Sur les réseaux, on parle d’un abandon pure et simple de l’immunothérapie en France. Mais en lisant posément votre article et en complétant par des publications scientifiques, je me suis aperçue qu’en fait toutes les immunothérapies n’étaient pas abandonnées en France. Une seule combinaison était concernée : l’atezolizumab associé au paclitaxel. Et si les oncologues ne peuvent plus la prescrire parce que l’ATU a été suspendue, il est toujours possible de bénéficier d’autres traitements d’immunothérapies via des essais cliniques. Et si ceux-ci sont positifs, ces immunothérapies pourront être proposées plus largement.
Du coup, je suis à fond avec mes sœurs de combat mais je sais aussi que la recherche ne nous a pas abandonnées. L’immunothérapie est toujours un espoir mais pas dans cet essai spécifique.
Pourtant vous comprenez cette colère ? Il faut préciser que vous avez une vision particulière des choses car vous êtes à la fois malade et chercheuse…
Oui, je suis docteur en biologie. Je suis chercheuse INSERM dans le domaine de la génomique appliquée au cancer. Évidemment, je ressens cette colère. J’ai conscience que, si je récidive, l’immunothérapie pourrait me sauver la vie. Si cet espoir m’est retiré, j’aurai envie de me battre.
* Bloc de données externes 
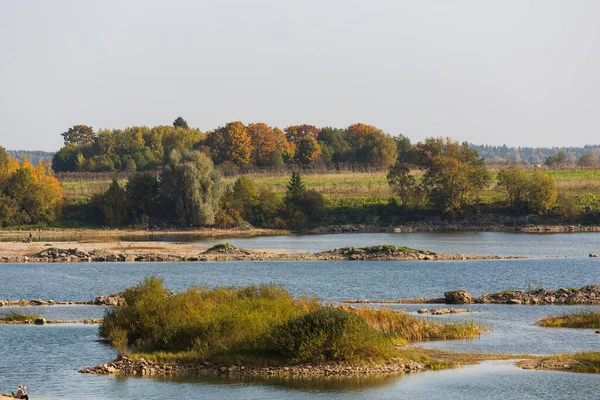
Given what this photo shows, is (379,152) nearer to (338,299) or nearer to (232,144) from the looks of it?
(232,144)

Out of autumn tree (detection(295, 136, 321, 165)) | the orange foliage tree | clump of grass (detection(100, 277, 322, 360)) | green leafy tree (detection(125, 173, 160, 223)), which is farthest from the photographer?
autumn tree (detection(295, 136, 321, 165))

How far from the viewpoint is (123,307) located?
38.0 metres

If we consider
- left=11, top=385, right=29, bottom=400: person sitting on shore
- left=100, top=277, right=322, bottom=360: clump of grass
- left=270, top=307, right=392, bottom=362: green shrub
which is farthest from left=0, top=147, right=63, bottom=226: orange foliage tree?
left=11, top=385, right=29, bottom=400: person sitting on shore

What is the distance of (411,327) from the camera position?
127 ft

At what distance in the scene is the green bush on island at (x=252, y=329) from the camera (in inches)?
1236

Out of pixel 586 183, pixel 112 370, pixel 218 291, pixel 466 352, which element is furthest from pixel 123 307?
pixel 586 183

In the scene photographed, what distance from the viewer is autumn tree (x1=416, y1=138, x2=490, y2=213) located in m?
114

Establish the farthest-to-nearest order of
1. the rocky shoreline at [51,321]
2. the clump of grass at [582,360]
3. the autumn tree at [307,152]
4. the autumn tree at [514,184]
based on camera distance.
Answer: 1. the autumn tree at [307,152]
2. the autumn tree at [514,184]
3. the rocky shoreline at [51,321]
4. the clump of grass at [582,360]

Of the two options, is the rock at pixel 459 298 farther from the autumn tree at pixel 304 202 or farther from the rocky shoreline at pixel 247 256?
the autumn tree at pixel 304 202

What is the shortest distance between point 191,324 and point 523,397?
1146 cm

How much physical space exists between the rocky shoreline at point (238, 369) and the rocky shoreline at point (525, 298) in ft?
58.7

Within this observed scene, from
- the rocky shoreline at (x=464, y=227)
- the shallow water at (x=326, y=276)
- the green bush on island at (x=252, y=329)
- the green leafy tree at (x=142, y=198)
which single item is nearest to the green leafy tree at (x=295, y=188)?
the rocky shoreline at (x=464, y=227)

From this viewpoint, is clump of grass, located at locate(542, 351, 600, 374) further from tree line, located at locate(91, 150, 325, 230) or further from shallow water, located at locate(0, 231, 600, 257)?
tree line, located at locate(91, 150, 325, 230)

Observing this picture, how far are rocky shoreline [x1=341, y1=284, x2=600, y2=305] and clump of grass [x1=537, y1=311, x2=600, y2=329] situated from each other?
684 centimetres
Pour ce qui est des essais cliniques, si on me refuse leur accès parce que j’aurais déjà eu d’autres lignes de traitements, ça va m’énerver. Mais je sais, en tant que scientifique, que pour qu’un essai clinique fonctionne, il faut respecter certains critères d’inclusion. Ce n’est qu’à cette condition qu’il pourra bénéficier à d’autres femmes dans l’avenir. Je sais qu’actuellement la méthode scientifique est beaucoup discutée. On l’a vu avec le débat autour de l’hydroxychloroquine et du COVID-19. C’est vrai que ces précautions et cette lenteur sont agaçantes mais c’est la seule façon de ne pas faire courir de risques aux malades.
Idem pour l’Allemagne. J’ai lu et entendu des témoignages de guérison mais j’avoue que sans chiffres, je reste sceptique sur cet Eldorado… J’ai quand même du mal à croire que l’Allemagne ait une solution miracle que la France refuserait de proposer. C’est peut-être de la naïveté de ma part ou une trop grande confiance dans le système français. Je ne sais pas. Je ne condamne pas la décision de ces femmes de partir, bien au contraire, il est question de survie pour elles, et probablement que le jour où je n’aurai plus de solution en France, je partirai moi aussi.
Entre mon statut de malade et celui de scientifique, c’est un peu le combat du coeur contre le cerveau.